**练习题目 1**.
根据文章，板形值从多少减小到了多少？

**文章**.
····················

锻压技术

基于辊耗控制的热连轧工艺润滑制度优化及其应用验证

英文标题：Process lubrication system optimization and application validation on hot tandem rolling based on roller consumption control

作者：姚非非1 杨峥2 王飞飞1 张明3

单位：1. 新乡职业技术学院智能制造学院 2. 开封技师学院汽车工程系 3. 河南理工大学机械工程学院

关键词：热连轧辊耗工艺润滑辊间压力板形值热滑伤指数打滑因子

分类号：TH162

出版年,卷(期):页码：2024,49(1):223-227

摘要：

为了获得最优带材出口板形，在构建对辊耗程度判断指标的基础上，建立了工艺润滑制度优化模型。为验证优化方法的实际应用性能，对2160 mm热连轧机组进行了辊耗控制试验研究，深入分析了工艺润滑下辊间压力横向分布，综合运用试验轧机与理论分析，构建得到了以辊耗控制为目标的工艺润滑技术，实现了优化工艺润滑制度的效果。研究结果表明：用于评价辊耗状态的目标函数由0.415减小为0.068，板形值由最初的13.32减小至10.46，带材轧制的热滑伤指数减小了14.6%，打滑因子减小了13.2%，辊耗减小了17.4%。采用提出的优化方法对热连轧机组生产过程进行了控制测试，获得了峰值更小的辊间压力分布，实现了对轧辊辊耗的有效控制，避免了机组打滑现象，实现了经济效益的显著提升。

····················

**取自一个集合的行**.
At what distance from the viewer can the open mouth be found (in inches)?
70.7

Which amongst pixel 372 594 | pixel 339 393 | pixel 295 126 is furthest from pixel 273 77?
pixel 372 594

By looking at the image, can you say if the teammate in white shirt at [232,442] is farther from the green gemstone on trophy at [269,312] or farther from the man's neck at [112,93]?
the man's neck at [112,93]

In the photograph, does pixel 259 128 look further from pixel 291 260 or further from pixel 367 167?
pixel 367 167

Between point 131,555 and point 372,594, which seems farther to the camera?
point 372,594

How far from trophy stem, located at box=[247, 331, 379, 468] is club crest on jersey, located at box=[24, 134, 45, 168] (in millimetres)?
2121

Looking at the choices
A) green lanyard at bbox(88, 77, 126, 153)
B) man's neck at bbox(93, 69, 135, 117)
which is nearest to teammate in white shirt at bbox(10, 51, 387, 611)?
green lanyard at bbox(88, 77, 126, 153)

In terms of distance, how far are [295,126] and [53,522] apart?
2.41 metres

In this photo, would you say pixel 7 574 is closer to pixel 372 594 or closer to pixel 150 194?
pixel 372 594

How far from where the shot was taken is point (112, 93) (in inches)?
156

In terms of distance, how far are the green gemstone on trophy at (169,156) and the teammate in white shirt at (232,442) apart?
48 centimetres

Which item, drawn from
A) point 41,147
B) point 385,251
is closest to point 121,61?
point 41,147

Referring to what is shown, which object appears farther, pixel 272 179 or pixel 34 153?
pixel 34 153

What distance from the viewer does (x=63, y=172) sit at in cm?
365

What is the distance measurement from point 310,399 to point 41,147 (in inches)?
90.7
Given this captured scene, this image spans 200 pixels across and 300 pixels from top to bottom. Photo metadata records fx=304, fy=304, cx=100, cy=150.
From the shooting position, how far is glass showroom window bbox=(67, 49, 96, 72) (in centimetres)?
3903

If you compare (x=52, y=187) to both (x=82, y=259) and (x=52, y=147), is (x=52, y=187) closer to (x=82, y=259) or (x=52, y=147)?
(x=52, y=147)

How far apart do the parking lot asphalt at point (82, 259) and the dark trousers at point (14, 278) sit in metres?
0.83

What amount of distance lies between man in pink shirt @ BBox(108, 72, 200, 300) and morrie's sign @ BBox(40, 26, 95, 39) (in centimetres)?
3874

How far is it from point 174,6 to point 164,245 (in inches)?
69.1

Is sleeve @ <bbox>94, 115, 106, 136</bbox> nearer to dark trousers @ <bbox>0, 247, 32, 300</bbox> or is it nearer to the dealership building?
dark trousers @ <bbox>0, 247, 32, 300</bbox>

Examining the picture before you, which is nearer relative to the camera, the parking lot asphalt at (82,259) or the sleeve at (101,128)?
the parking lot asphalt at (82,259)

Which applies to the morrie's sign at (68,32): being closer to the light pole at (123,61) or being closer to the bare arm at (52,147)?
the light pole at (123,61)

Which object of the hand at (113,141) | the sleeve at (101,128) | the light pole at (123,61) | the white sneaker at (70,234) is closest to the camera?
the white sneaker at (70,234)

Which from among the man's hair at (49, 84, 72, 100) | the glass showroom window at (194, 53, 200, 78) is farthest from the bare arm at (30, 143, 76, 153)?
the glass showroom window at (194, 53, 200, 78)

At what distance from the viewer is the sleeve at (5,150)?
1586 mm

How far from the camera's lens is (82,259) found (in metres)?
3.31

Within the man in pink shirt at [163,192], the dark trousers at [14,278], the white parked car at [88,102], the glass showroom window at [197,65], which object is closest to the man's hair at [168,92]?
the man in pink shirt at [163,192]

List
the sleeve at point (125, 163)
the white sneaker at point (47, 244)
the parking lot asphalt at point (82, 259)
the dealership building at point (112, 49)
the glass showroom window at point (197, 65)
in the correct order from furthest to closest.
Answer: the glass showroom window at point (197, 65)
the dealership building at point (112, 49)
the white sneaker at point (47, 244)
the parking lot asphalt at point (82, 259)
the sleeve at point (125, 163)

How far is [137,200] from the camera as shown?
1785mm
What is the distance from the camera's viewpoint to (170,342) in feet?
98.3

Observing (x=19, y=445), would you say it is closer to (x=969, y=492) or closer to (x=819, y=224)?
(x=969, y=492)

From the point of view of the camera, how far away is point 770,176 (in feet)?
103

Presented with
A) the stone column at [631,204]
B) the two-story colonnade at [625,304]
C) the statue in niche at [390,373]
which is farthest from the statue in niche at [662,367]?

····················

**练习题目 2**.
将上面数据行中从含有“How far is [137,200]”的那一行起直到最后一行（首尾均包括）改写成Markdown表格，共两列：“序号”和“内容”，空行不计入。

**作答内容 1**.
板形值由最初的13.32减小至10.46。

**作答内容 2**.
| 序号 | 内容 |
|---|---|
| 1 | How far is [137,200] from the camera as shown? |
| 2 | 1785mm |
| 3 | What is the distance from the camera's viewpoint to (170,342) in feet? |
| 4 | 98.3 |
| 5 | Observing (x=19, y=445), would you say it is closer to (x=969, y=492) or closer to (x=819, y=224)? |
| 6 | (x=969, y=492) |
| 7 | From the point of view of the camera, how far away is point 770,176 (in feet)? |
| 8 | 103 |
| 9 | Presented with |
| 10 | A) the stone column at [631,204] |
| 11 | B) the two-story colonnade at [625,304] |
| 12 | C) the statue in niche at [390,373] |
| 13 | which is farthest from the statue in niche at [662,367]? |